FEATURING: Sue Chrysler
Roadway safety today is about much more than traffic laws, warning signs, and guardrails. TTI Senior Research Scientist Sue Chrysler illustrates how technologies – even disruptive technologies – are re-imagining how we can prevent crashes and mitigate their enormous personal and financial costs.
About Our Guest
Senior Research Scientist
Sue Chrysler is associate director of the Safe-D University Transportation Center. She has worked as a human factors researcher for 25 years, contributing to projects relating to driver understanding of, and visibility of, traffic signs, pavement markings, and work zones.
Bernie Fette (host) (00:15):
Welcome to Thinking Transportation — conversations about getting from point A to point B and the many things that can happen in between.

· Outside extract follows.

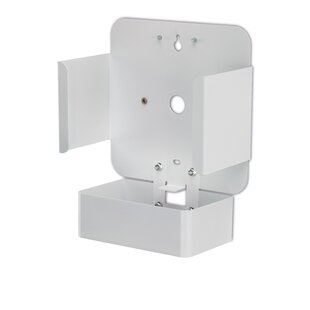 Wall Bracket For Connect By Symple Stuff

I’m Bernie Fette with the Texas A&M Transportation Institute. When people say that something is disruptive, they typically don’t mean it as a compliment.
Bernie Fette (00:34):
A disruption is an interruption to an activity or a process. And we teach our children that it’s wrong to interrupt people when they’re speaking, don’t we? In the business world, on the other hand, disruption has been recognized for its positive attributes for more than 20 years. Much more recently, the idea of interrupting an activity or process, particularly in the service of saving lives, has gained traction in helping improve roadway safety. That’s the topic in our visit today with Sue Chrysler, senior research scientist at TTI. As an expert in understanding driver behavior, Sue’s work is focused on using disruptive technologies to make roadway travel safer for all of us. Welcome, Sue, and thank you for being here.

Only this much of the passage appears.